A great insight I once learned was the question of whether you can share something you didn’t really own. The context was a father who’d thrown a party for his daughter and immediately tried to get her to share the gifts she’d just received with all the other children at the party. She refused … and things got ugly after the father’s attempts to bribe her with chocolate and coerce her with threats of punishment both failed. (7 Habits of Highly Effective People – Steven R Covey).

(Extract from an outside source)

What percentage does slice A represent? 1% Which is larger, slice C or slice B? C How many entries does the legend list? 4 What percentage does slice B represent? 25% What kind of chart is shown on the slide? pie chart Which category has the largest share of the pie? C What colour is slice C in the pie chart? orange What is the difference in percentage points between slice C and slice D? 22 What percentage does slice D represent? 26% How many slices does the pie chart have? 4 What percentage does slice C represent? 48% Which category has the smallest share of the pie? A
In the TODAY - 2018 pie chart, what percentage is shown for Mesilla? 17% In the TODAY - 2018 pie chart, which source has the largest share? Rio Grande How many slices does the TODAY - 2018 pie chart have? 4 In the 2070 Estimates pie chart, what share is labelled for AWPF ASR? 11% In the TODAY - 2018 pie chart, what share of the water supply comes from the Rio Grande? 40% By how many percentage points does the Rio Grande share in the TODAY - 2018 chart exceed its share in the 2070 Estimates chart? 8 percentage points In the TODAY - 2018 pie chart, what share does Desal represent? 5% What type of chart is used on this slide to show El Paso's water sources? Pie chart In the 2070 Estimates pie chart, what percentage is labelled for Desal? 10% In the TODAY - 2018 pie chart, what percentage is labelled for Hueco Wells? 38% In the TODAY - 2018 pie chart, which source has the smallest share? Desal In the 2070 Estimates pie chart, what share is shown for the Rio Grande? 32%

Faced with a tough decision it’s easy to run out for advice without thinking the problem through, in this instance perhaps you’re losing ownership of the responsibility, in which case can you really share the decision? Put another way, perhaps you’re asking someone else to decide for you, and this is not the same as asking for advice. Equally, it may be more difficult to accept someone else’s perspective when you sense you’re losing control of the decision. i.e. You end up deciding based on instinct alone and lose out on potentially good advice.

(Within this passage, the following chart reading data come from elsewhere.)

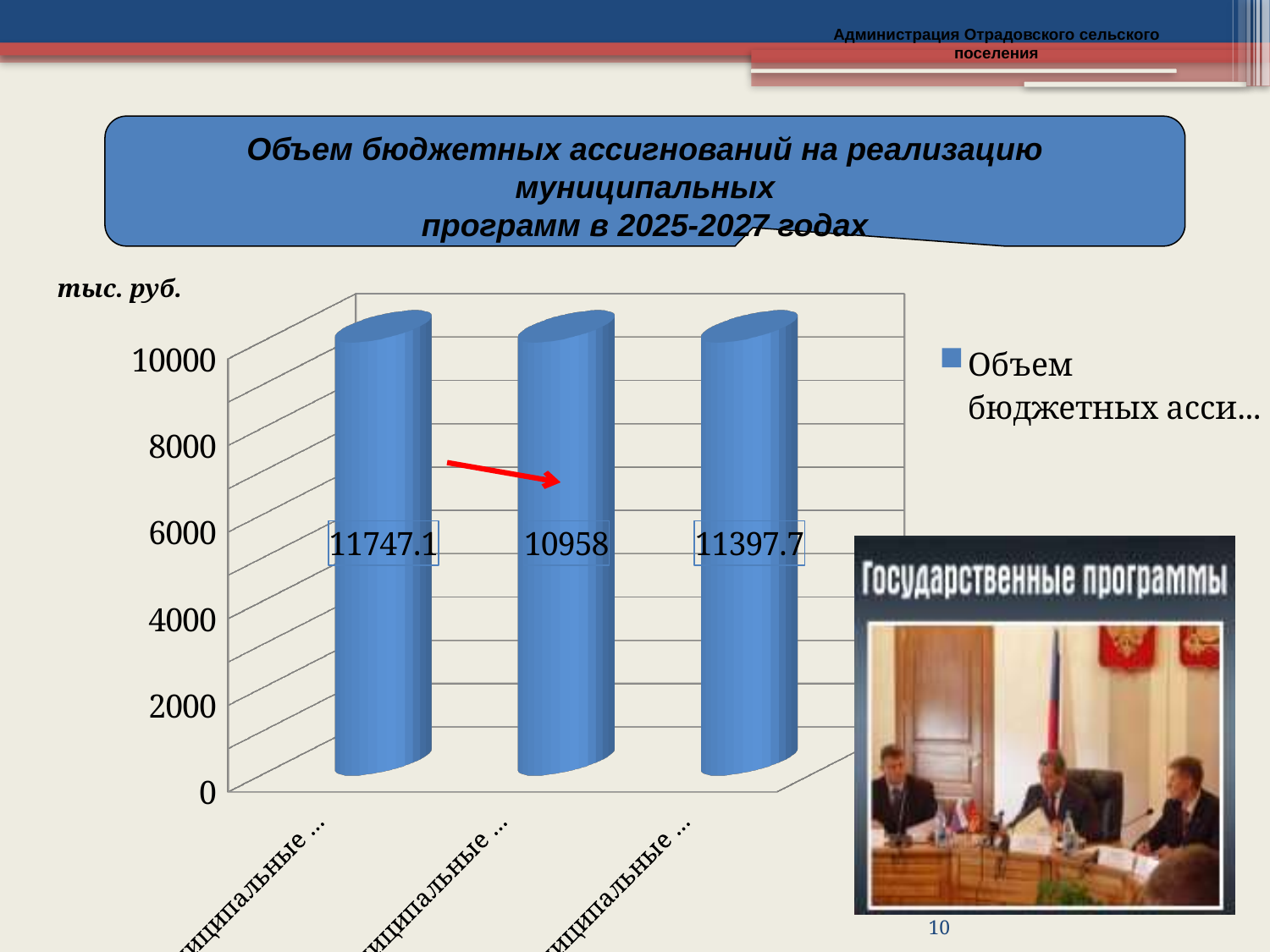
How many bars are plotted in the chart? 3 Which is larger: the value of the leftmost bar or the value of the rightmost bar? the leftmost bar Is the value of the middle bar greater or less than 10000? greater How many series does the chart legend list? 1 Which bar has the highest value: the left, middle or right one? the left one What type of chart is shown on the slide? bar chart What is the value of the leftmost bar in the chart? 11747.1 What is the value of the rightmost bar in the chart? 11397.7 Which bar has the lowest value: the left, middle or right one? the middle one What is the difference between the rightmost bar (11397.7) and the middle bar (10958)? 439.7 What is the value of the middle bar in the chart? 10958 What is the difference between the leftmost bar (11747.1) and the middle bar (10958)? 789.1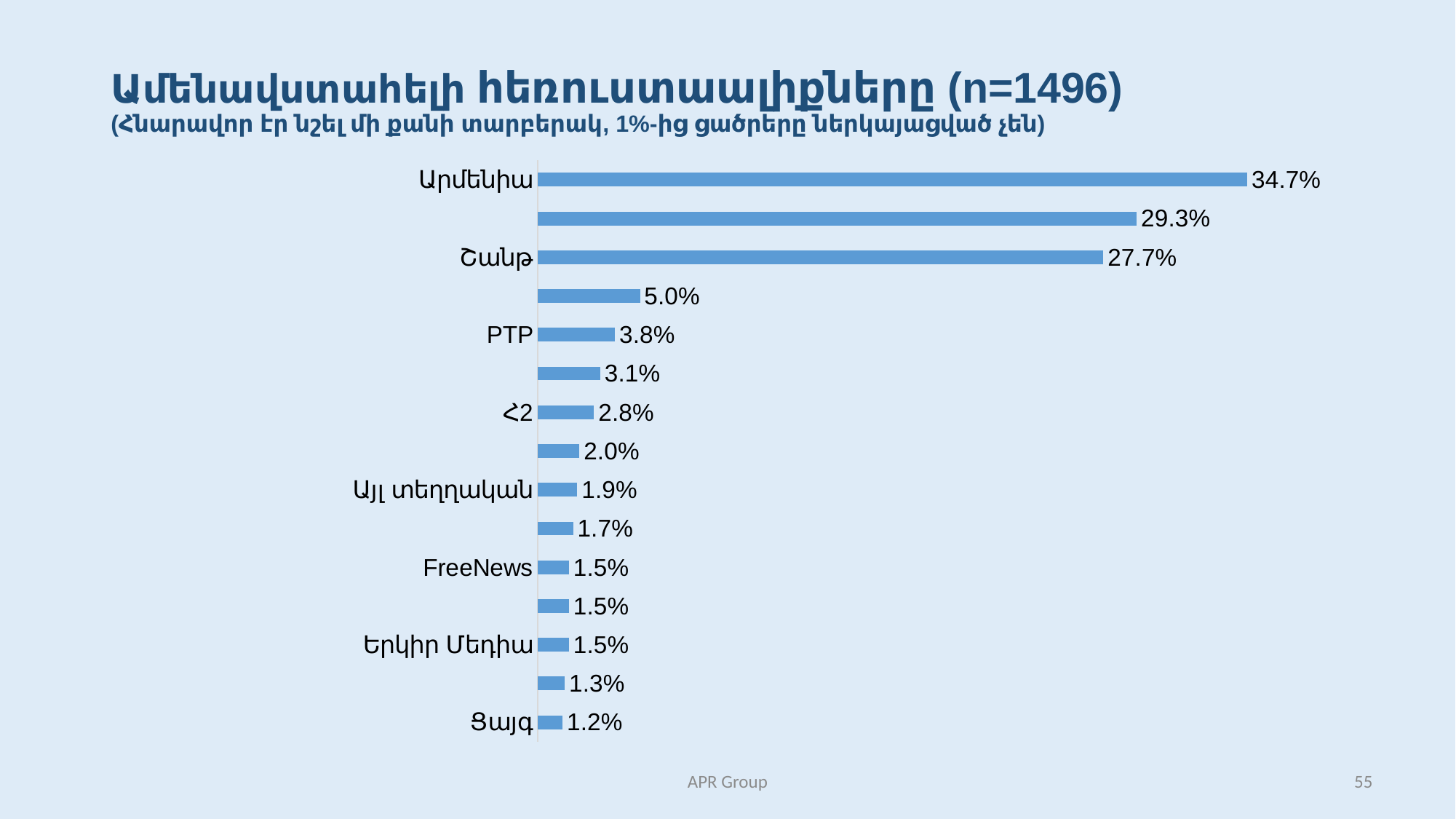
What is the value for Այլ տեղական? 1.9% Which is larger, the value for PTP or the value for Հ2? PTP What is the difference between the values for Արմենիա and Շանթ? 7.0 percentage points What is the value for Շանթ? 27.7% What is the value for Արմենիա? 34.7% What is the value for Երկիր Մեդիա? 1.5% How many bars are plotted in the chart? 15 What is the value for PTP? 3.8% What kind of chart is shown on the slide? Bar chart What is the value for Հ2? 2.8% Which category has the highest value? Արմենիա Which category has the lowest value? Ցայգ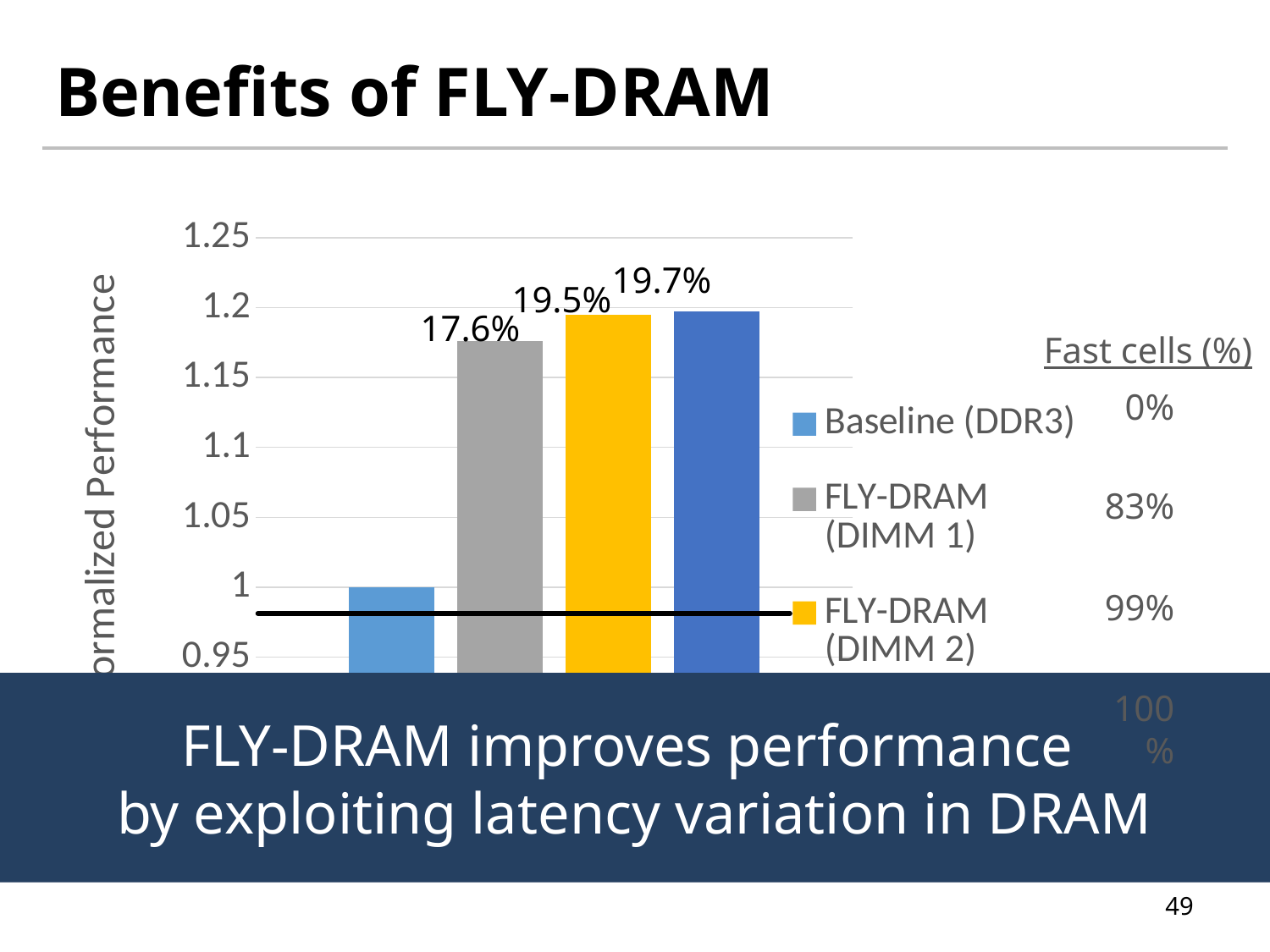
What colour is the Baseline (DDR3) bar in the chart? blue What percentage label is printed above the FLY-DRAM (DIMM 2) bar? 19.5% Which is larger, the FLY-DRAM (DIMM 1) bar or the Baseline (DDR3) bar? FLY-DRAM (DIMM 1) What is the normalized performance value of the Baseline (DDR3) bar? 1 Which is larger, the FLY-DRAM (DIMM 2) bar or the FLY-DRAM (DIMM 1) bar? FLY-DRAM (DIMM 2) What is the difference between the percentage labels of FLY-DRAM (DIMM 2) and FLY-DRAM (DIMM 1)? 1.9% What type of chart is shown on the slide? bar chart How many bars are plotted in the chart? 4 Is the normalized performance of FLY-DRAM (DIMM 1) greater or less than 1.15? greater What percentage label is printed above the FLY-DRAM (DIMM 1) bar? 17.6% Which bar in the chart is the lowest? Baseline (DDR3)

This morning, faced with a tough problem with seemingly no clear path in sight, I decided to ask myself what I’d do if someone paid me (say $500) to come up with a written solution to the problem by end of day. I was actually borrowing a concept I’d written about in an earlier post where I talked about how funny it was that sometimes we won’t do something for ourselves, because we feel we’re not qualified, but throw in some deadlines and an impatient client, and suddenly we’re pulling out all the stops to get the job done. So I figured, why can’t I be my own client?

I learned a few things from this experience:

  • Even people who consider themselves to be decisive, can be at risk of completely delegating important decisions to someone else
  • I think we all have great potential to be decisive on what we think we should do. We just need to temporarily silence the part of ourselves that’s hung up on a lot of the unknowns
  • Once you have an idea of what you think should be done and why, you get a much clearer picture of what sort of advice to ask of someone else

Before I end this post I want to clarify that I’m not saying that asking for advice is in any way wrong, I’m trying to emphasize that you’re more likely to get the best advice if you first figure out what you think you should do and why.